# Rabbit Head's New Comic: Brutal Planet!



## Rabbit-masked-man (Mar 2, 2016)

I'm posting pages of a comic I'm working on. Only five pages finished so far, so I'll just splooge the whole thing here.

If you want, You can see more art in my galler here (Some NSFW, so have the SFW filter on if you don't wanna see that stuff.) Artwork Gallery for thecomicman -- Fur Affinity [dot] net


----------



## Sforzie (Mar 2, 2016)

The cheetah girl (I missed her name) is absolutely precious. *_*

Eyeballs are delicious and nutritious. If not a little gross.


----------



## Rabbit-masked-man (Mar 2, 2016)

Sforzie said:


> The cheetah girl (I missed her name) is absolutely precious. *_*
> 
> Eyeballs are delicious and nutritious.

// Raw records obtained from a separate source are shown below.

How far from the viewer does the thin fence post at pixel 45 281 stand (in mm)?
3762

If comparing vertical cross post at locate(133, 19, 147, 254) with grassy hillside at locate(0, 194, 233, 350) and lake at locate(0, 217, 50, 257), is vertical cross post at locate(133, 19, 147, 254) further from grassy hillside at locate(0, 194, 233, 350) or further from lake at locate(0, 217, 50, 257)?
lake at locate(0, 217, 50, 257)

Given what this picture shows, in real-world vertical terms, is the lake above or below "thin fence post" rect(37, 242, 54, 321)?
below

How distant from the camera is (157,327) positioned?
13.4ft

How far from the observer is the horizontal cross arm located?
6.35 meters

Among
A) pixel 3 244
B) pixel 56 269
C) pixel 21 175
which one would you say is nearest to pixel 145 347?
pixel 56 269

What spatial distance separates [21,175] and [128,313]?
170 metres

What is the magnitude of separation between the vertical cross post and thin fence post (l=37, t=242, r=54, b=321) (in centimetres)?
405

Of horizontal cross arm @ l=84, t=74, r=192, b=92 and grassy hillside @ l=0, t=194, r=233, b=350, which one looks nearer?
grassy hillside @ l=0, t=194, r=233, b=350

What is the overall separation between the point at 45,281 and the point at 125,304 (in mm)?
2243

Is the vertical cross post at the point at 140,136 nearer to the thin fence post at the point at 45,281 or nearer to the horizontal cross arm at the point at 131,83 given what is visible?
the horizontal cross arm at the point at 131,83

If not a little gross.



That's Karen. She's generally the spunkier of the two, I'm legitimately really happy you like her! 

Also, green wyverns tend to go for the eyes first, be it fighting or eating.


----------



## Sforzie (Mar 2, 2016)

Rabbit-masked-man said:


> That's Karen. She's generally the spunkier of the two, I'm legitimately really happy you like her!
> 
> Also, green wyverns tend to go for the eyes first, be it fighting or eating.


I kind of want to see a green wyvern wearing a jaunty little eyepatch now. Hmm.

Sarah reminds me of a Sarah I knew in college, who preferred lounging around and watching WWE matches instead of doing school things. I guess I'm just more drawn to Karen since I like cute things. :3


----------



## Rabbit-masked-man (Mar 2, 2016)

Sforzie said:


> I kind of want to see a green wyvern wearing a jaunty little eyepatch now. Hmm.
> 
> Sarah reminds me of a Sarah I knew in college, who preferred lounging around and watching WWE matches instead of doing school things. I guess I'm just more drawn to Karen since I like cute things. :3



That is pretty much the perfect description of Sarah, really. Well, Sarah works out, too, of course. She needs to keep up her physique somehow.

Karen was designed to be the cuter and more charismatic one, but I have a friend who thinks Sarah is the hotter one.


----------



## Sforzie (Mar 2, 2016)

Design wise (from what I saw in your gallery), the girls remind me somewhat of the main characters from the old anime Dirty Pair. Except, you know, as cats. Hopefully Sarah and Karen are better at whatever jobs they do! ^^;


----------



## Ashkay Snowhunter (Mar 2, 2016)

Seems pretty interesting so far. It gives me that Borderlands feel.


----------



## Rabbit-masked-man (Mar 2, 2016)

Sforzie said:


> Design wise (from what I saw in your gallery), the girls remind me somewhat of the main characters from the old anime Dirty Pair. Except, you know, as cats. Hopefully Sarah and Karen are better at whatever jobs they do! ^^;



Tbh, I've never actually watched dirty pair, but I've been meaning to check it out. But I know OF dirty pair and can say that the outfits are a bit of an indirect inspiration. 

Honestly, they are more inspired by Fred Perry's Gold Digger.


----------



## Strangeguy32000 (Mar 5, 2016)

Nice. It's kind of got a post-apocalyptic feel to it, but like if society had just started on an irreversible downward spiral rather than the hard "After" we usually see.
Keep up the good work!


----------



## Owleri (Mar 6, 2016)

I really like those wyverns~
This looks very interesting so far, the characters look really fun c:


----------



## LightBreakerEGX (Mar 12, 2016)

Bounty hunting is a dangerous thing, if it's a dead or alive kind of job, I got a friend who could make a rather "especially brutal" Hand Cannon for ya


----------